Churchill voices the underlying fears non-Indians have that “in the event ‘the Indians get their land back,’ „native people will do unto their occupiers exactly as has been done to them: mass dispossession and eviction of non-Indians, especially Euroamericans, is expected to ensue.” he follows with a point-by-point explanation of how recovery of native land would actually make people more secure on their land, specifically from government and corporate encroachment, than they are presently. This, for the most part, because the land in question is now primarily in the hands of government and corporations. “It is thus quite possible…for all native claims to be met in full without the loss to non-Indians of a single acre of privately held land.”

If all this land were actually to be returned to the genuine traditional stewardship of native peoples, and safeguarded from corporate development and devastation, the potential for social and ecological rejuvenation would be truly inspiring. When we understand the reclamation of native land as preliminary and integral to the break-up and disintegration of capitalist forces in the U.S., the prospect is even more compelling.

The question remains, of course, whether traditional powers are still strong enough to counteract Euroamerican influence within native communities—not to mention its coercion from without—to allow the fulfillment of such a vision. And it is specifically from the conscious affirmation and exertion of the old ways that such an effective transformation will come—one that does not merely shift the prevailing prerogative of corporate land and labor exploitation to tribal “progressives.”

Any genuine process of liberation is continually threatened with subversion and cooptation by the dominant forces of political and economic “reality.” The desperate and dependent living conditions most Native Americans suffer leave them especially vulnerable to the wheeling and dealing rationale of realpolitik. In “The Political Economy of Radioactive Colonialism,” Churchill and Winona LaDuke outline instances of this all-too-familiar process of economic bribery and blackmail carried out by the mining and energy industries against the Navajo and Souix nations. In the classic pattern, people robbed of their subsistence economies accept the industries doubtful short-term economic “benefits” and end up victims of long-term poisoning, their lands qualifying as “National Sacrifice Areas.”

Native Americans themselves must contend with their own varying degrees of American/European indoctrination. This influence is what Means is concerned about in “The Same Old Song”—”It takes a strong effort on the part of each American Indian not to become Europeanized. The strength of this effort can only come from the hoop, the four directions, the relations…”

As non-Indians, we have a responsibility to establish our roles carefully within the effort to decolonize this now-occupied land, in a manner that helps regenerate the genuine health and vitality of native peoples and cultures. If we are beneficiaries of the colonial consumption of indigenous labor and land we are far more its victims, physically, spiritually and intellectually. The collective wisdom accrued through generations of native observance of and participation in natural processes cannot be replaced. Our collective human survival depends upon its preservation.

Which brings us back to the land for which maps may again one day be superfluous.
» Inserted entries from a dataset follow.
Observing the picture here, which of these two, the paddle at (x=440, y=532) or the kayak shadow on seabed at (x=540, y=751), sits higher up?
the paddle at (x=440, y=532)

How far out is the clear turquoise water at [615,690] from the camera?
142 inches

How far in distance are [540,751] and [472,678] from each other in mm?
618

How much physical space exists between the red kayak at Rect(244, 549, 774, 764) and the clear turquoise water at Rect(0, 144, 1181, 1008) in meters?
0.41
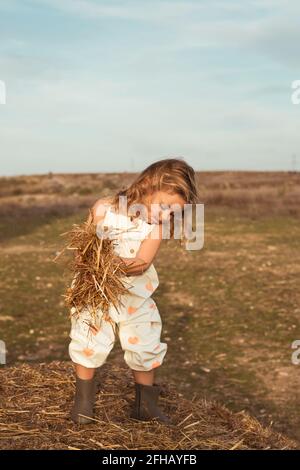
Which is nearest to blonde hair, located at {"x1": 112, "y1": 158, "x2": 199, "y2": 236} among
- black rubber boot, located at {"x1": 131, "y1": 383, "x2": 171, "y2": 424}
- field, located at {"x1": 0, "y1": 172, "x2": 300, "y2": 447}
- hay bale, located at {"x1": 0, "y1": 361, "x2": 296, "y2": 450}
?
field, located at {"x1": 0, "y1": 172, "x2": 300, "y2": 447}

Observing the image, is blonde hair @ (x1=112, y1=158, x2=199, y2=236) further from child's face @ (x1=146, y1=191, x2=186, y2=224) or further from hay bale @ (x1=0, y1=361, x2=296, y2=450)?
hay bale @ (x1=0, y1=361, x2=296, y2=450)

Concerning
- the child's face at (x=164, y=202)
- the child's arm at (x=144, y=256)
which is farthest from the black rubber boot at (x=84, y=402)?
the child's face at (x=164, y=202)

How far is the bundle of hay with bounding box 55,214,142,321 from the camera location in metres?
4.42

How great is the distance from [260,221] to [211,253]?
→ 695 cm

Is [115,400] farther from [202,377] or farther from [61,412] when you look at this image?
[202,377]

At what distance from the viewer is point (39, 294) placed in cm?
1374

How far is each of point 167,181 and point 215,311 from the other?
25.0ft

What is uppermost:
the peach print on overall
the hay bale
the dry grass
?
the dry grass

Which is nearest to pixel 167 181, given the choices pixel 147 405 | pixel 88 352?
pixel 88 352

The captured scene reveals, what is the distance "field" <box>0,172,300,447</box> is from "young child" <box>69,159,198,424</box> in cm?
100

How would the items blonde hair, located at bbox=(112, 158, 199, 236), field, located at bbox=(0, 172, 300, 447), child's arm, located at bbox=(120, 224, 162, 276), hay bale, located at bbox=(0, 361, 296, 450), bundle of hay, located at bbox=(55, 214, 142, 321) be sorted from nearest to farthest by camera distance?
hay bale, located at bbox=(0, 361, 296, 450)
bundle of hay, located at bbox=(55, 214, 142, 321)
child's arm, located at bbox=(120, 224, 162, 276)
blonde hair, located at bbox=(112, 158, 199, 236)
field, located at bbox=(0, 172, 300, 447)

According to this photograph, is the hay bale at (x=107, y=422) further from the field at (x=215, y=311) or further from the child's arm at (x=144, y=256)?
the field at (x=215, y=311)

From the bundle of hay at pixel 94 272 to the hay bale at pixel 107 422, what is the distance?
807mm

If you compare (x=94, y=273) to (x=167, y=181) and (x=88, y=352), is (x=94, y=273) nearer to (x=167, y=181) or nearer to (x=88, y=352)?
(x=88, y=352)
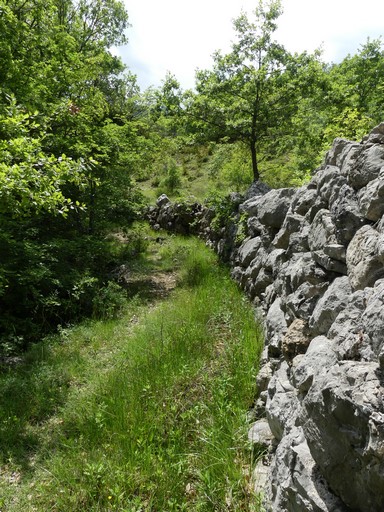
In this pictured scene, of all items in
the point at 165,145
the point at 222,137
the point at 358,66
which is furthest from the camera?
the point at 358,66

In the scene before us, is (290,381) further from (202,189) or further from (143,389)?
(202,189)

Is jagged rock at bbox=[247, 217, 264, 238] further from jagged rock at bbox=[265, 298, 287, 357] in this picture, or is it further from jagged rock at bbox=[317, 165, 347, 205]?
jagged rock at bbox=[317, 165, 347, 205]

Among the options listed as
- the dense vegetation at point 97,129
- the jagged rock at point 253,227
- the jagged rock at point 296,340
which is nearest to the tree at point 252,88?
the dense vegetation at point 97,129

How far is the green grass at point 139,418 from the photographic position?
2715mm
Until then, as Churchill says, “the liberation of Native North America, liberation of the land first and foremost, is the key to fundamental land positive social changes of many other sorts…Put another way, this would mean, ‘U.S. Out of Indian Country.’ Inevitably, the logic leads to what we’ve all been so desperately seeking: The U.S.—at least as we’ve come to know it—out of North America altogether. From there it can be permanently banished from the planet. In its stead, surely we can join hands to create something new and infinitely better.”